---------- ТЕКСТ ДЛЯ ЧТЕНИЯ ----------

По памяти, по записям - [3]
Когда я пришел, он лежал полузакрыв глаза, еще более отощавший за ту неделю, что я его не видал, еще более подавленный и измученный и красивое лицо его, сильно заросшее щетиной, было почти пепельного цвета. Но должен покаяться, внешний его вид все же меня не потряс. Ведь еще задолго до этого дня перестал он походить на жильца на этом свете и в течение ряда предшествующих лет всякий раз прощаясь с ним, я не мог отделаться от ощущения, что больше его не увижу. Так, вспоминаю, в частности, его проводы на Лионском вокзале, когда, года за три до его кончины, он уезжал на юг, в Жуан-ле-Пэн. Вспоминаю, как перед самым почти отходом поезда мы зашли с Адамовичем в его купе и он, безмерно утомленный переездом из дому до вокзала, приумолкший и какой-то беспомощный, вдруг оживился и неожиданно с азартом воскликнул: «Вот, ежели буду жив и Бог даст сил, постараюсь еще свалить Достоевского с пьедестала». В этом восклицании было почти что-то бредовое и выйдя из вагона, в момент, когда поездная лента стала удаляться, а на перроне замелькали платки провожающих, у нас обоих мелькнула одна и та же мысль и переглянувшись мы поняли друг друга без слов.
А в тот день — последний его деиь — при моем приходе он открыл веки, поворочался, откашлялся, затем с заметно нараставшей взволнованностью стал говорить о бессмысленности смерти, о том, что не может ни уразуметь, ни принять, как это может статься, что вот был человек и вот его не стало. Все он мог, по его словам, вообразить, все понять, все почувствовать, кроме «несуществования». Вероятно, как и в случае с Иваном Ильичем, известный силлогизм — «Кай — человек, люди смертны, поэтому Кай смертен», казался и Ивану Алексеевечу правильным и логичным только по отношению к Каю, но никак неприменимым к нему самому.
Но и все его мрачные разговоры едва ли могли поразить меня, так как темы о смерти он касался много, много раз — еще задолго до того, как она стала стучаться в его дверь. Несмотря на назойливость этих мыслей, несмотря на то, что вослед Толстому он любил повторять крылатую фразу Марка Аврелия о том, что «высшее назначение наше — готовиться к смерти», он был явно к ней не подготовлен.

---------- СТРОКИ ДАННЫХ ----------

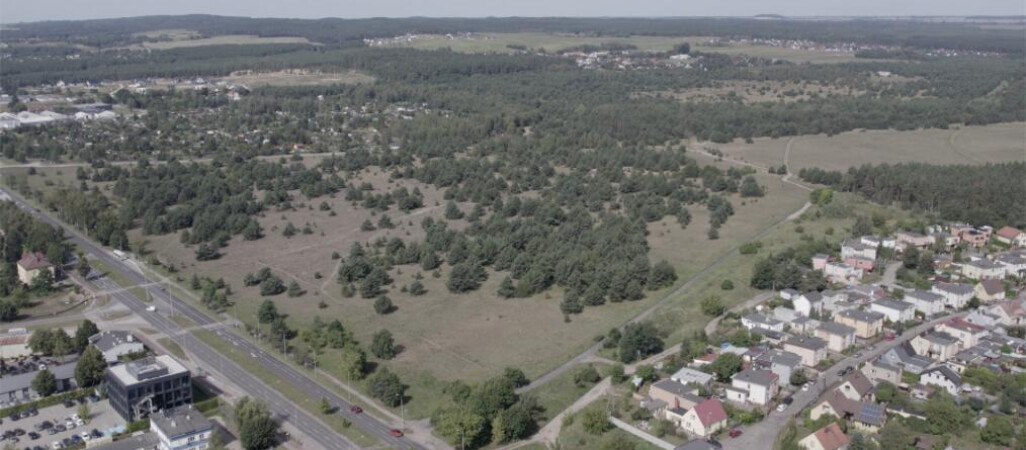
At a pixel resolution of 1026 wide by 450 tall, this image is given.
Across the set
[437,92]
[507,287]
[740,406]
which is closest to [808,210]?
[507,287]

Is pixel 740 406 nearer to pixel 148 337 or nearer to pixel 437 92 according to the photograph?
pixel 148 337

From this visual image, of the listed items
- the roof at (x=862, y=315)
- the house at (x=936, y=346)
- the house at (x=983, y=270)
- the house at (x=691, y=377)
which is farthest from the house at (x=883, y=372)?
the house at (x=983, y=270)

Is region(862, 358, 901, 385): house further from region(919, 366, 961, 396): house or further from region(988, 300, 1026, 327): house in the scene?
region(988, 300, 1026, 327): house

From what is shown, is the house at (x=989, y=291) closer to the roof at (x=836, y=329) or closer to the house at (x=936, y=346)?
the house at (x=936, y=346)

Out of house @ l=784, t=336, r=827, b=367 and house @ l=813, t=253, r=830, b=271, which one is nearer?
house @ l=784, t=336, r=827, b=367

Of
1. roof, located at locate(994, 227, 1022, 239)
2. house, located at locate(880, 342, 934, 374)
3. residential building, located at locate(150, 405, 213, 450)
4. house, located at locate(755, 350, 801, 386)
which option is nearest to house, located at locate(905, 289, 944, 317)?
house, located at locate(880, 342, 934, 374)
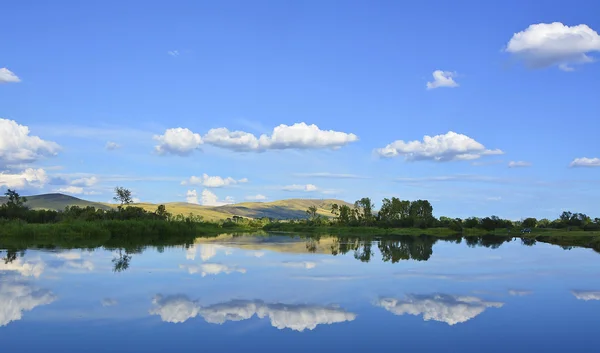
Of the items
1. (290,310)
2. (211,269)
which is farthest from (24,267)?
(290,310)

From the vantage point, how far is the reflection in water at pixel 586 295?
19859 millimetres

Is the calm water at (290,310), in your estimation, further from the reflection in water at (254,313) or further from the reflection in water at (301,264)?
the reflection in water at (301,264)

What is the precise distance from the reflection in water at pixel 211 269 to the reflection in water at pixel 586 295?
16.0 m

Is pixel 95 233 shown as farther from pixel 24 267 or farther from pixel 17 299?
pixel 17 299

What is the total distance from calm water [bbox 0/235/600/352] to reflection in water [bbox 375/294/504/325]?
4 centimetres

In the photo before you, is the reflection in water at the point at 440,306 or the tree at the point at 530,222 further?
the tree at the point at 530,222

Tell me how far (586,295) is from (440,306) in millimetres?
7903

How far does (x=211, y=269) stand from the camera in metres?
27.7

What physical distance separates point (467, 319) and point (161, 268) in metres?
18.2

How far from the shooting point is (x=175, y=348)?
11.6 m

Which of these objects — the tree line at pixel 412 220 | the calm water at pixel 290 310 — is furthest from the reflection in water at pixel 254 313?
the tree line at pixel 412 220

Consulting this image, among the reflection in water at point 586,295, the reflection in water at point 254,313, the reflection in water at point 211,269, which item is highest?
the reflection in water at point 586,295

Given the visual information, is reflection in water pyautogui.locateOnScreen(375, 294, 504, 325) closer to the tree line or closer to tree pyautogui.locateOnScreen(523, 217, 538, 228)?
the tree line

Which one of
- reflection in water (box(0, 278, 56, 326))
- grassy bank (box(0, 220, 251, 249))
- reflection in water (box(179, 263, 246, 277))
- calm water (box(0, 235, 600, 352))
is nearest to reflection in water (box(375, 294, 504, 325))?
calm water (box(0, 235, 600, 352))
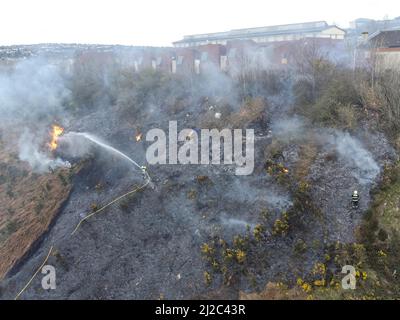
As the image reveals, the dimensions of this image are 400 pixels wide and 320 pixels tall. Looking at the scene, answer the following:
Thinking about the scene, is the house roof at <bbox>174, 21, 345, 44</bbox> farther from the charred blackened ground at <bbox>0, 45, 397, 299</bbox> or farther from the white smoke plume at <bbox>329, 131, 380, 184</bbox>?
the white smoke plume at <bbox>329, 131, 380, 184</bbox>

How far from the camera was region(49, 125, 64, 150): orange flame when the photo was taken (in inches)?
748

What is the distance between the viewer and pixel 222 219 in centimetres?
1151

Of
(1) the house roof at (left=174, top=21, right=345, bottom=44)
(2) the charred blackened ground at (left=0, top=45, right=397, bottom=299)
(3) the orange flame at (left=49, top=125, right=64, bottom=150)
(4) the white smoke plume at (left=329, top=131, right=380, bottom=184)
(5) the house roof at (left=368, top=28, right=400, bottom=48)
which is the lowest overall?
(2) the charred blackened ground at (left=0, top=45, right=397, bottom=299)

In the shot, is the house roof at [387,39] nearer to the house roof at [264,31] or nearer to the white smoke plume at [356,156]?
the white smoke plume at [356,156]

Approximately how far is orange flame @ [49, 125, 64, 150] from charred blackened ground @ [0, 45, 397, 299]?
2.80 m

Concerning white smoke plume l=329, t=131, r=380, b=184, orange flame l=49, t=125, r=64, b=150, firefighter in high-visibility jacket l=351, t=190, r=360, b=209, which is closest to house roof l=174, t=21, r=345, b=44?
white smoke plume l=329, t=131, r=380, b=184

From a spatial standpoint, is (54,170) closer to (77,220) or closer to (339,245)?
(77,220)

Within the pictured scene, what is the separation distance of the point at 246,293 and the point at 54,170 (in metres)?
11.9

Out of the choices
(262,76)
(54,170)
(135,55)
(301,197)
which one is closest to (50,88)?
(135,55)

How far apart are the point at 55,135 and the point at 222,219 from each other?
13.5 m

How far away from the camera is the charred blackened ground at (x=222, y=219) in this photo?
9.89m

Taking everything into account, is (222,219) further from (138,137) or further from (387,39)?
(387,39)

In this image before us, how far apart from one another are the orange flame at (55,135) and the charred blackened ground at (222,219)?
280 centimetres

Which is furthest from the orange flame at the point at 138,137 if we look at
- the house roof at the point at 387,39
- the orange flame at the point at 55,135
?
the house roof at the point at 387,39
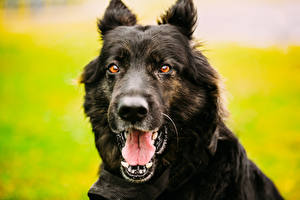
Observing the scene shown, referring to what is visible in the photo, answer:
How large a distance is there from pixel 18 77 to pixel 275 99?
11333 millimetres

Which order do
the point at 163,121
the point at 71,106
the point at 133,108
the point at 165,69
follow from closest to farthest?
the point at 133,108, the point at 163,121, the point at 165,69, the point at 71,106

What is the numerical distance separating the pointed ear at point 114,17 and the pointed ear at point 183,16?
1.91 feet

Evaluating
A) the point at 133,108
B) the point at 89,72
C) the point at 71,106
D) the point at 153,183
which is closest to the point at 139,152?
the point at 153,183

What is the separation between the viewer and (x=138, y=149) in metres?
3.48

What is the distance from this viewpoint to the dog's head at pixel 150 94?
134 inches

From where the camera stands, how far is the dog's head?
3.41 metres

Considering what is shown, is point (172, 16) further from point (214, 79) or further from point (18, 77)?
point (18, 77)

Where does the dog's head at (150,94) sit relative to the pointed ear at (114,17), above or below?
below

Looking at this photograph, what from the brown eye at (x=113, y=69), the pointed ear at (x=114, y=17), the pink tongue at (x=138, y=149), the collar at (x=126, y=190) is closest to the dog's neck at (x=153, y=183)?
the collar at (x=126, y=190)

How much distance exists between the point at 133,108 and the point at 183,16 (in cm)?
153

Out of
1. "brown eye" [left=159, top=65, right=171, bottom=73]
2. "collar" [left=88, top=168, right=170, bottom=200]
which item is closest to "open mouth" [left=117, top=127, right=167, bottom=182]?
"collar" [left=88, top=168, right=170, bottom=200]

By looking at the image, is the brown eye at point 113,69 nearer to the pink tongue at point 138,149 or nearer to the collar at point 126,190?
the pink tongue at point 138,149

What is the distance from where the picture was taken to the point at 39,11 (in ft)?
83.6

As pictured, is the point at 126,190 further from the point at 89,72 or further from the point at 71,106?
the point at 71,106
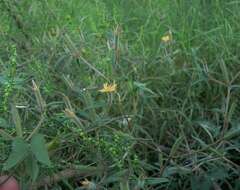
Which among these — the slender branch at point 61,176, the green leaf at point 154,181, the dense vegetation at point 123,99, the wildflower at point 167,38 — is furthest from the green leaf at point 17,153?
the wildflower at point 167,38

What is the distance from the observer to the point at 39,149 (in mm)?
1117

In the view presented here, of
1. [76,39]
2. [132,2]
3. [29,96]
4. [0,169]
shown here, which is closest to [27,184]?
[0,169]

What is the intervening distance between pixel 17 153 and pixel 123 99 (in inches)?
15.0

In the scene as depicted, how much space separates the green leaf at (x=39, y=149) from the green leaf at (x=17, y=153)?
0.05 feet

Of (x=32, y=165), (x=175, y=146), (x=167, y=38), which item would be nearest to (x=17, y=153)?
(x=32, y=165)

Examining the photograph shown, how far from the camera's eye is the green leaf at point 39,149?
110cm

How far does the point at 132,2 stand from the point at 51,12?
41 cm

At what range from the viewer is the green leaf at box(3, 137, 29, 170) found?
3.61ft

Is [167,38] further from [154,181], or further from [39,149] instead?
[39,149]

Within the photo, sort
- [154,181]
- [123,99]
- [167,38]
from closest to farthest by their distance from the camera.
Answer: [154,181] → [123,99] → [167,38]

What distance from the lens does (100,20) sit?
2.02 meters

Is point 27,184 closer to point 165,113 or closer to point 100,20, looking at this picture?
point 165,113

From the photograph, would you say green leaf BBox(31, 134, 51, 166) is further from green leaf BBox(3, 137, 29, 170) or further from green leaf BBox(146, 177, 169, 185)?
green leaf BBox(146, 177, 169, 185)

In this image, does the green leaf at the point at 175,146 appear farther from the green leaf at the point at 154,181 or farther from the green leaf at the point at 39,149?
the green leaf at the point at 39,149
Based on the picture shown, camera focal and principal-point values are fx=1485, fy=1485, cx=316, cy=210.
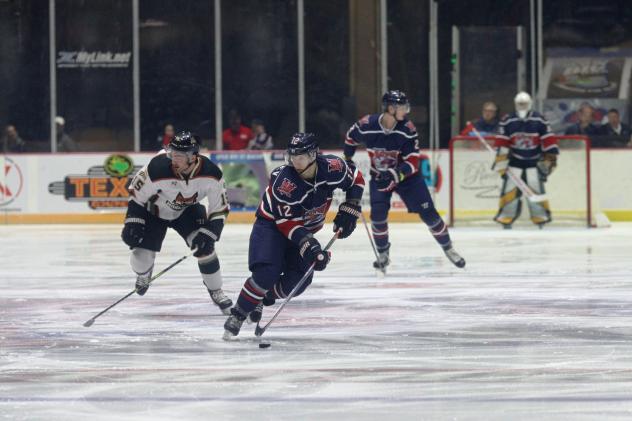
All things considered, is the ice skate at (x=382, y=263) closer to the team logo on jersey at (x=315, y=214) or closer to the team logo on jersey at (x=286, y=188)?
the team logo on jersey at (x=315, y=214)

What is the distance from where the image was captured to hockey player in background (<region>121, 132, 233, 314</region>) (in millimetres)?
7934

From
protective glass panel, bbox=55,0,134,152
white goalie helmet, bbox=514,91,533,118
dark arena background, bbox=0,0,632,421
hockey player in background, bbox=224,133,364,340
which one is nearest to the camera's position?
dark arena background, bbox=0,0,632,421

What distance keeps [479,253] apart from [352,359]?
6.33 m

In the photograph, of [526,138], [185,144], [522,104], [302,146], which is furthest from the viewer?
[526,138]

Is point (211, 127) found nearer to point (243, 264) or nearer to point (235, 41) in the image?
point (235, 41)

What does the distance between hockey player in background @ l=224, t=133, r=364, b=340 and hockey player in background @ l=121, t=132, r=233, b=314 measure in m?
0.70

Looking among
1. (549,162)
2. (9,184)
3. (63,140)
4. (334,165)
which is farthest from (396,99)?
(63,140)

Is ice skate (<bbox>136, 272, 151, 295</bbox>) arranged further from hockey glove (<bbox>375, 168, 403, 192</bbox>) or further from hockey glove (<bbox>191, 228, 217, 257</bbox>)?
hockey glove (<bbox>375, 168, 403, 192</bbox>)

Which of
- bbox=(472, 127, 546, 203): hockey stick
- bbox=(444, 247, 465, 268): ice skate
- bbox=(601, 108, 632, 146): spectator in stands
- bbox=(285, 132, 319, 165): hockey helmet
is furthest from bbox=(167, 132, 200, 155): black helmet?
bbox=(601, 108, 632, 146): spectator in stands

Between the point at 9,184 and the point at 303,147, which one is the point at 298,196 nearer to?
the point at 303,147

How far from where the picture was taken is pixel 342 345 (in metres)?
7.12

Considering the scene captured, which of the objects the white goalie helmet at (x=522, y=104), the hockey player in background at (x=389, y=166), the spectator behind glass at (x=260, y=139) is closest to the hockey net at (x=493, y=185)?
the white goalie helmet at (x=522, y=104)

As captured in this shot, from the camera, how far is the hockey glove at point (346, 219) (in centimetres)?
757

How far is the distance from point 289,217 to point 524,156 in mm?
8881
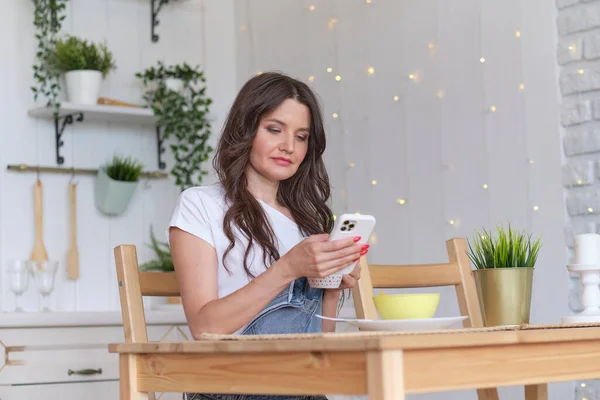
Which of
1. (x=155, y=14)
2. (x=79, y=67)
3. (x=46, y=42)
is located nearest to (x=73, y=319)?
(x=79, y=67)

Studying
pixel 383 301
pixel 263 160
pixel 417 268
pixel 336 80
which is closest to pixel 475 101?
pixel 336 80

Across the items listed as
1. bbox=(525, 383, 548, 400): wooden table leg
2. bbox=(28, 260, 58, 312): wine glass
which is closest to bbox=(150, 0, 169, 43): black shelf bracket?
bbox=(28, 260, 58, 312): wine glass

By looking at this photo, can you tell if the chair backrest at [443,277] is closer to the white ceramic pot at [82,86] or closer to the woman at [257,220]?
the woman at [257,220]

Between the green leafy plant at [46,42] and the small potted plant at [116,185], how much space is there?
32cm

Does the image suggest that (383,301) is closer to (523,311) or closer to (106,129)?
(523,311)

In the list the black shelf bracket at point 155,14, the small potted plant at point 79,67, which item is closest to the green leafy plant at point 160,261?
the small potted plant at point 79,67

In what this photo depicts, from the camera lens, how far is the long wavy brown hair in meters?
1.81

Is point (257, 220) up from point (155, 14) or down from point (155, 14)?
down

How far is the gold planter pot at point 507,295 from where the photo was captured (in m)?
1.48

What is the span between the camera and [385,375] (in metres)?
1.01

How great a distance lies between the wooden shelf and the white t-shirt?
1526mm

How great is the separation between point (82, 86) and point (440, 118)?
129 centimetres

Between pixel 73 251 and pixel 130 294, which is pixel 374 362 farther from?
pixel 73 251

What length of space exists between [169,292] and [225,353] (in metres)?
0.58
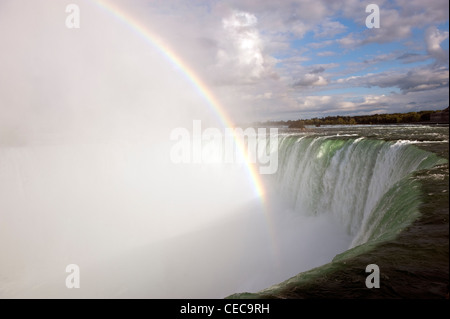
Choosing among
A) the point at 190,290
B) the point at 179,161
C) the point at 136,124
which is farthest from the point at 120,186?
the point at 190,290

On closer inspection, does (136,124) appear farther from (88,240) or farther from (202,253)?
(202,253)

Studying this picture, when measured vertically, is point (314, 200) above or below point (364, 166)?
below

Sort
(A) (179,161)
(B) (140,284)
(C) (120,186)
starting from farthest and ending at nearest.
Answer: (A) (179,161), (C) (120,186), (B) (140,284)

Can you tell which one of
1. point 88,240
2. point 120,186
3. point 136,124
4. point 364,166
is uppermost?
point 136,124

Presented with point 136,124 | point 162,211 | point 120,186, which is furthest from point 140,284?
point 136,124

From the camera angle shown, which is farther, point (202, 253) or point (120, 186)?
point (120, 186)

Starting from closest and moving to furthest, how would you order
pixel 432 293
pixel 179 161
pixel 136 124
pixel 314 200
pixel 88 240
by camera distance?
pixel 432 293, pixel 314 200, pixel 88 240, pixel 179 161, pixel 136 124

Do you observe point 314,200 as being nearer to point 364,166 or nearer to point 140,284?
point 364,166
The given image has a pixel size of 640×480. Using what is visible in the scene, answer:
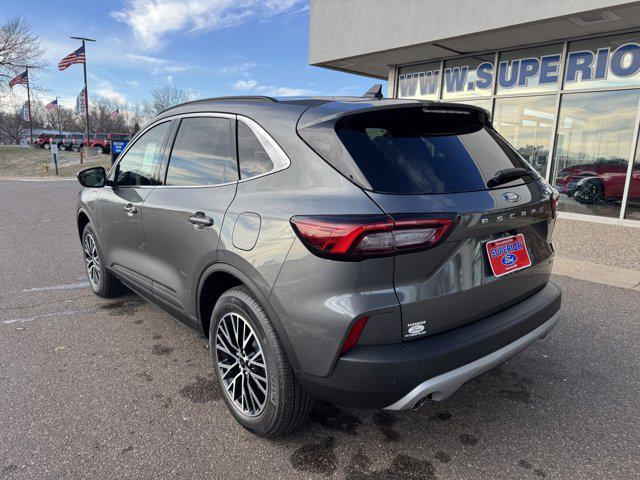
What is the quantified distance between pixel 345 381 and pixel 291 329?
0.33m

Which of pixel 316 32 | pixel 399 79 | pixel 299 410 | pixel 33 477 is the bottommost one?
pixel 33 477

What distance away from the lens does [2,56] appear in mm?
40812

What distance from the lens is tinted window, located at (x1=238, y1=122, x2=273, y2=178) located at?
2369mm

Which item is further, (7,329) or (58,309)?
(58,309)

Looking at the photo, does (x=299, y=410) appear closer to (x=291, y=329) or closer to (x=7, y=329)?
(x=291, y=329)

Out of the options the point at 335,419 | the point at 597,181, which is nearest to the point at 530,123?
the point at 597,181

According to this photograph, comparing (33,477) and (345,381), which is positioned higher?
(345,381)

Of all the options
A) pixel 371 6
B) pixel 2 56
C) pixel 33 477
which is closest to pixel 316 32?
pixel 371 6

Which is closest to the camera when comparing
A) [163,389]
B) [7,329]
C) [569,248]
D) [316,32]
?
[163,389]

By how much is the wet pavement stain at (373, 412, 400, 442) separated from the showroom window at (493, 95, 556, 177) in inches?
369

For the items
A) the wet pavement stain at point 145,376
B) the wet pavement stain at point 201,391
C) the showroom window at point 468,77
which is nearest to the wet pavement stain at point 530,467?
the wet pavement stain at point 201,391

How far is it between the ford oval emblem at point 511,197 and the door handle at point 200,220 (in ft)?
5.10

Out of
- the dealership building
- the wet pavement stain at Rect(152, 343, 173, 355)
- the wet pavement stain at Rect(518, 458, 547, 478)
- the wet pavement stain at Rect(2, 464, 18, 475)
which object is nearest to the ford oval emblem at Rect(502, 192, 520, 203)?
the wet pavement stain at Rect(518, 458, 547, 478)

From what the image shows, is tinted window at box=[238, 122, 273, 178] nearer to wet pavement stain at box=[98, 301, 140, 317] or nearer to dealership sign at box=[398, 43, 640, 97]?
wet pavement stain at box=[98, 301, 140, 317]
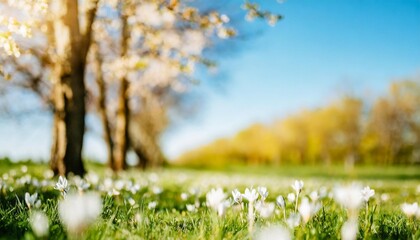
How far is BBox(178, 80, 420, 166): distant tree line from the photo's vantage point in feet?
191

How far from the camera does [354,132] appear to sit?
60.8m

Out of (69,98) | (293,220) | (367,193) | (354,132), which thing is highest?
(354,132)

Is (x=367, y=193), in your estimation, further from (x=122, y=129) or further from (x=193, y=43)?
(x=193, y=43)

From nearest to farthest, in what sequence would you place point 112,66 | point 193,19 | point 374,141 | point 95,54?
point 193,19, point 112,66, point 95,54, point 374,141

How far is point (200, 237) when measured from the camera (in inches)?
131

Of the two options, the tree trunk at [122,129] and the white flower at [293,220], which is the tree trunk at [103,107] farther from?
the white flower at [293,220]

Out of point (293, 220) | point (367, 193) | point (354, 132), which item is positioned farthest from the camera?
point (354, 132)

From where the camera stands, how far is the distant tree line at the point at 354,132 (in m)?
58.2

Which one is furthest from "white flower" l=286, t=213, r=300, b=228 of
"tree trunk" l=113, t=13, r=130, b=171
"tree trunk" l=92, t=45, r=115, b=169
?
"tree trunk" l=92, t=45, r=115, b=169

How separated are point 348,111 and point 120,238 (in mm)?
60536

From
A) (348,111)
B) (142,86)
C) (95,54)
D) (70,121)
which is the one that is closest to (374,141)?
(348,111)

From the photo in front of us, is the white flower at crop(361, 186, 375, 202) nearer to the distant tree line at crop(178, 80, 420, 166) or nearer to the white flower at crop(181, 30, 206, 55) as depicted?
the white flower at crop(181, 30, 206, 55)

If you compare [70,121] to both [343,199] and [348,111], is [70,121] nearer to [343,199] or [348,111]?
[343,199]

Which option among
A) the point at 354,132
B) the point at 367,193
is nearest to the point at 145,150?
the point at 354,132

----------

ЗАДАНИЯ >>
1. Куда, согласно отрывку, уезжал Иван Алексеевич, когда его провожали на Лионском вокзале?
2. Обновите отрывок: приведите его часть между словами «Но и все его» и «ней не подготовлен.» включительно, заменив «Марка Аврелия» на «Сенеки».
Строки здесь никакой роли не играют.

ОЖИДАЕМЫЕ ОТВЕТЫ >>
1. На юг, в Жуан-ле-Пэн.

2.
Но и все его мрачные разговоры едва ли могли поразить меня, так как темы о смерти он касался много, много раз — еще задолго до того, как она стала стучаться в его дверь. Несмотря на назойливость этих мыслей, несмотря на то, что вослед Толстому он любил повторять крылатую фразу Сенеки о том, что «высшее назначение наше — готовиться к смерти», он был явно к ней не подготовлен.